Thursday, July 2, 2009

Gym survival guide

For those of you unlucky enough to have to use a public gym, you're probably aware of the consequences of such misfortune. You've either had to stare at some woman's fat ass for forty five minutes while running on the treadmill behind her,(not because you're trying to stare at her whole-hog, but because her hog takes up your whole field of vision) or you've come into contact with men who like to dry their balls with a blow dryer in the locker room.

Such atrocious sites and acts are not uncommon in public gyms. Having witnessed some of these atrocities myself, I've decided to write a survival guide for those who must endure the general public.

Survival rules:

#1 Do not chat up the 40 something fat divorcee.

This is very important. She may seem harmless and friendly on the outside, but on the inside she's secretly trying to corner you into a conversation about her failed marriage. She'll talk about how much of a jerk her ex-husband was and how she was never appreciated. Before you know it she'll be telling you, "you're nice" and offering up her email/telephone number so you two can get together so she can tell you more about her failed marriage. Just end the problem before it even starts. Don't talk to her.

#2 The guy who wears Tapout T-shrits/hats and MMA accesories is there to fight you.

Don't believe what people say. Guys who wear those MMA(Mixed martial arts) T-shirts aren't just fans. They wear them so they can get in fights with people. Guys who wear those shirts to the gym are there to fight you! That's right, you. It doesn't matter that he's just minding his own business doing curls in the squat rack, he's there to fight YOU. You need to take the initiative. You need to take the first swing at him. It's best to hit him while he's in the middle of doing his curls. This way you can get a few shots in before he arm bars you.

#3 "Hey, you got pretty good form, how much is your squat max?"

That's gay code for, "hey I was checking out your ass while you were squatting, wanna go to the locker room and lick each others balls?" This one is up to you. If you're gay then go for it, but get off my site. If you're straight and don't want him to lick your balls then just pretend you didn't hear him. If he presses the issue report him to the front desk for sexual harassement.

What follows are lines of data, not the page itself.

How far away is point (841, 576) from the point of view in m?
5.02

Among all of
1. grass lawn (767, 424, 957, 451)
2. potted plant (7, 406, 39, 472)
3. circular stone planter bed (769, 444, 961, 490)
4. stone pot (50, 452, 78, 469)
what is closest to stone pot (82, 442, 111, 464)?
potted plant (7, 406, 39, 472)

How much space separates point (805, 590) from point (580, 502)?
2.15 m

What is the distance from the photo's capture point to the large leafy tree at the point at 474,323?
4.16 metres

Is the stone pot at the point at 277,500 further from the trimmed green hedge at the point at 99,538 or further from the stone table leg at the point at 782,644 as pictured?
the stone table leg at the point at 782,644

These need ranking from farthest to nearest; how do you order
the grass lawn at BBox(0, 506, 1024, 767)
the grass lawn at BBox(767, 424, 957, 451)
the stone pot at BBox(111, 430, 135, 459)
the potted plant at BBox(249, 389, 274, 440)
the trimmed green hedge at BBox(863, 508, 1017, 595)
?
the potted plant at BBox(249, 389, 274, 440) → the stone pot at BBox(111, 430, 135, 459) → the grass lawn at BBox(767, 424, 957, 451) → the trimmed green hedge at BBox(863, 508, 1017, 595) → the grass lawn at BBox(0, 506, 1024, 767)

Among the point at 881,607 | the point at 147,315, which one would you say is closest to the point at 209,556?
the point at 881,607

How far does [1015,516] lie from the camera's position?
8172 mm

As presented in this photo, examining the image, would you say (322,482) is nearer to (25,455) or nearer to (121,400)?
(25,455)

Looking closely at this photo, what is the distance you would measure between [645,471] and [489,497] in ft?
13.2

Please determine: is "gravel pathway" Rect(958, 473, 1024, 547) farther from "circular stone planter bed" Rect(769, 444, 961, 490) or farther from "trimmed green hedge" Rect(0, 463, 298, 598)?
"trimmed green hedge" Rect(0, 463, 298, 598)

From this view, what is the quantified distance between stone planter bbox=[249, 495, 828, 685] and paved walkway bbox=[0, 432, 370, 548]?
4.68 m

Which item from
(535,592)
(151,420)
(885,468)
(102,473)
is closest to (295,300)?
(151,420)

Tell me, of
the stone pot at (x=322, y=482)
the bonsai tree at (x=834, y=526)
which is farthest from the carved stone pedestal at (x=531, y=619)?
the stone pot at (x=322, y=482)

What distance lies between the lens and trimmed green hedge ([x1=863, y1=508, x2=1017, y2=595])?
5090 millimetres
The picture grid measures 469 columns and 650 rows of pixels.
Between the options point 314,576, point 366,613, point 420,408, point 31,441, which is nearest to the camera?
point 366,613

#4 Young 16-18 year old girls with large tits and a fuck-me ass.

When you see young attractive girls who dress in an inviting manner, you must go up to her and say something crass. Something along the lines of, "hello" followed by a grab to her hog will do. If you don't do this she'll think you're gay. She'll spread rumors about your gayness all around the gym, then the next thing you know guys will start coming up to you and asking, "how much you squat".

#5 Attractive moms with their attractive daughters.

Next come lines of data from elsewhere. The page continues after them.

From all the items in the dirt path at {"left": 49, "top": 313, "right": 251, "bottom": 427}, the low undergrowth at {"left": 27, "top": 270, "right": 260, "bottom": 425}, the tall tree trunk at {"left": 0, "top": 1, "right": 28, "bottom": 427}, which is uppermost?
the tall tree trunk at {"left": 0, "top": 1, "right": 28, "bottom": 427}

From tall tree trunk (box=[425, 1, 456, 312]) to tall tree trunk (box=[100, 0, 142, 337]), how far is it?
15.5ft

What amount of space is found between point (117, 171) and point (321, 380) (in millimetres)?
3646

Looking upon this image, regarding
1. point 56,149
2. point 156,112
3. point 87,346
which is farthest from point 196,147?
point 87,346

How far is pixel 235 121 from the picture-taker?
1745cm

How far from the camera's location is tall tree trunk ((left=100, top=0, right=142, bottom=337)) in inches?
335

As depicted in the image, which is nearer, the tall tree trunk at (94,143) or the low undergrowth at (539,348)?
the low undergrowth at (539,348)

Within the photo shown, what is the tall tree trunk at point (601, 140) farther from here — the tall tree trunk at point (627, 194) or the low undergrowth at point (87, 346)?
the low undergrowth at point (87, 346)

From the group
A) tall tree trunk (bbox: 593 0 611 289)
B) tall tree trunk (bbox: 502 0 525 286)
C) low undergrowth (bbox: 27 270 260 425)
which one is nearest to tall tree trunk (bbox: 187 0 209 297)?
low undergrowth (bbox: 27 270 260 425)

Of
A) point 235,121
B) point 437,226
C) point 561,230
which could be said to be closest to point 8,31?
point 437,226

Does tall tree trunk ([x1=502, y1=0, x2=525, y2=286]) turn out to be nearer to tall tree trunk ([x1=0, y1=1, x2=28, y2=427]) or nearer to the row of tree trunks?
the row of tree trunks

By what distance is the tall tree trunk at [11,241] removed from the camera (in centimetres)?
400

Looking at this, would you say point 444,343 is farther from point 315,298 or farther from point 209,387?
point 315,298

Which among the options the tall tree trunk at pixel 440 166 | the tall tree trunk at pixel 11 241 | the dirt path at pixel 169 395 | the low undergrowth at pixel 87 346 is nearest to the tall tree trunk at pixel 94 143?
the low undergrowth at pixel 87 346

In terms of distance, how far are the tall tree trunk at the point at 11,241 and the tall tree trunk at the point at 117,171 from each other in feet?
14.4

When an attractive mom is at the gym with her attractive daughter, it's, "girls night out". They're out to get laid. Just go up and grab their hogs. Why do this? See rule number four.

#6 When taking a shit at the gym, take the handicap stall

What a dickhead move you say? It's not about being dick, it's about survival. The larger handicap stall allows you more maneuverability. Having the extra room allows you to escape the many attempted butt rapes that occur each year in public gyms. You'll really appreciate the extra two feet of leg room you have when the assailant attempts to grab your legs from underneath the door.

#7 After taking a shit(in the handicap stall) never wash your hands

You really think other people wash their hands? Nobody at the gym washes their hands. It's a hassle. Nobody wants to do it. When you put your hand on the 25lb dumbell, what you're really doing is putting your hand up some guys ass. Or it could be some woman's ass. A fat woman's ass. Who knows. The point is nobody washes their hands, and you shouldn't either. You're not special. Don't try to be a hero.

#8 When another man approaches you and asks, "how many sets do you have left?"

He isn't really asking you that. He's not interested in using the machine after you. No, he's challenging your dominance. He's really trying to start a fight with you. "How many sets do you have left" really means "you prick, wanna go?". When an attractive woman asks you that she really means, "rub my hog please". But when a fat woman says it she means, "you prick, wanna go?" Be sure to take necesarry action.

#9 Always try to go to the gym as early as possible

When you go to the gym early in the A.M, you'll mostly run into old retired people. The great thing about old retired people is they're easy to boss around. They can't do shit back. You push one off the treadmill, he can't fight back. His seventy year old friends can't help him either. They're too old. But watch out for the ones in the Tapout/MMA t-shirts. They'll armbar you.

#10 "King dick rules the gym"

This is a quote to live by. If you're king dick, you get first dibs on any machine, any treadmill, any piece of ass(man or woman). It's okay if you're not really a strong guy. You just need to appear strong. Forget about working your legs. Nobody looks at your legs, especially if you're always wearing long pants. Just work up your chest and arms, wear cutoff shirts and a beanie. Walk around with a mean look on your face and pick on people. Just don't mess with the guys doing squats or deadlifts, because they'll fight back and kick your ass.

Well, there you have it. Public gyms like public anything can be a jungle. There are strict guidelines one must follow in order to survive and even thrive. By following my survival guide you'll not only avoid multiple attempts of rape to your ass, but you may even score some ass of your own(man or woman).